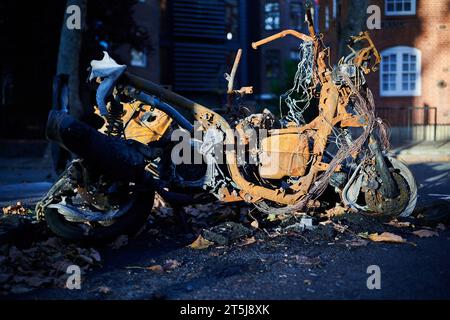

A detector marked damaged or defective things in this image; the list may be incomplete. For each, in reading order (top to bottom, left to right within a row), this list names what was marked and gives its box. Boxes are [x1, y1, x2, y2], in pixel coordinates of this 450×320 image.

burnt scooter [37, 8, 416, 241]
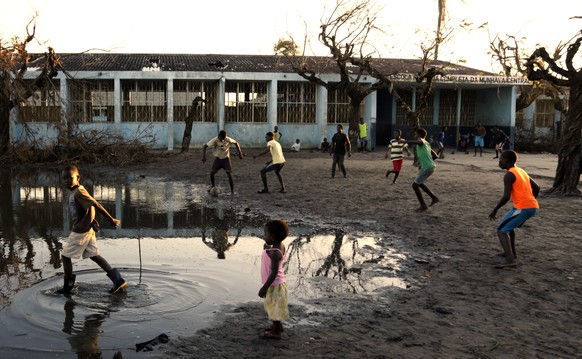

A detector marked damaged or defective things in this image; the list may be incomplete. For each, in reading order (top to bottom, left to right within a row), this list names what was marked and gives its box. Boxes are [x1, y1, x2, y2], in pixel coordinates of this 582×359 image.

damaged school building [10, 53, 564, 150]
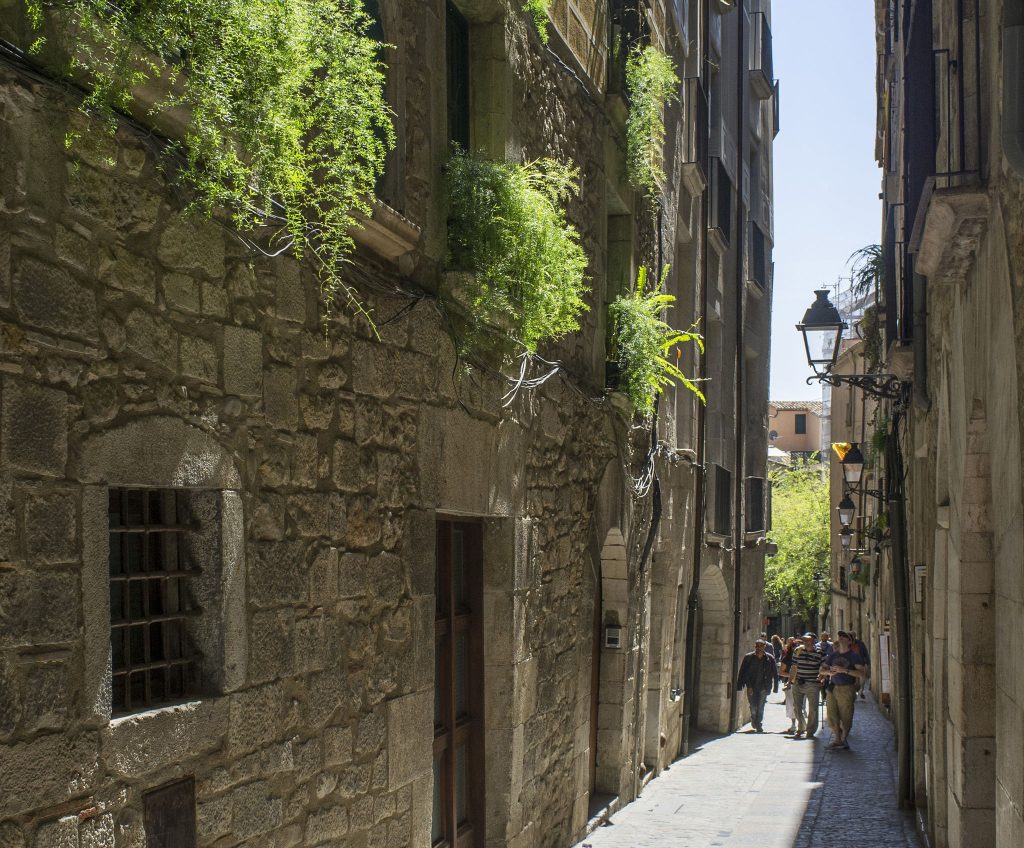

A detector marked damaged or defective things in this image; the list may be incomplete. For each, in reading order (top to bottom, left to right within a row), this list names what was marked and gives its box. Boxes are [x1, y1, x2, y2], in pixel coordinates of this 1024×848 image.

rusty metal grate [110, 487, 201, 712]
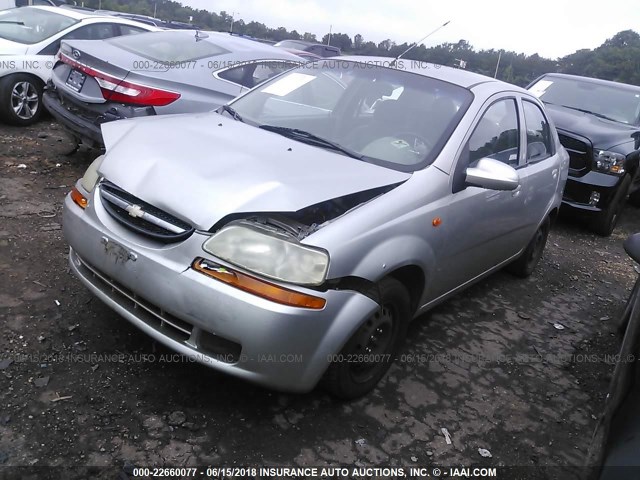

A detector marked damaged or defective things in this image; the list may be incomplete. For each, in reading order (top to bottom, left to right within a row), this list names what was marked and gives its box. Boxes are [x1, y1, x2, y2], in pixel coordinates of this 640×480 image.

═══

- Exercise aim -
Would you return the entries verbatim, minus any images?

- Answer section -
A detector marked damaged or defective things in this image; the list may be incomplete. For each, in reading order (top to bottom, left to right within a row), this list names what was marked and gives its box. Boxes are [x1, y1, x2, y2], in pixel coordinates of this 450×320 image.

burnt scooter [37, 8, 416, 241]

A detector marked damaged or defective things in this image; the list may be incomplete. For each, in reading order (top to bottom, left to right within a row), this list names what was marked and gives its box. Boxes are [x1, y1, x2, y2], in pixel coordinates of this 582×359 image.

damaged school building [10, 53, 564, 150]

A detector marked damaged or defective things in this image; the list may be incomplete. For each, in reading order (top to bottom, left to right within a row), this list names what was marked and gives its box. Boxes are [x1, y1, x2, y2], in pixel coordinates of this 1024×848 image.

rusty metal grate [110, 487, 201, 712]

A detector marked damaged or defective things in this image; the list may be incomplete. For each, in reading order (top to bottom, left to right within a row), this list names what was marked and gives its box. Boxes are [x1, y1, x2, y2], in pixel coordinates of this 640×480 image.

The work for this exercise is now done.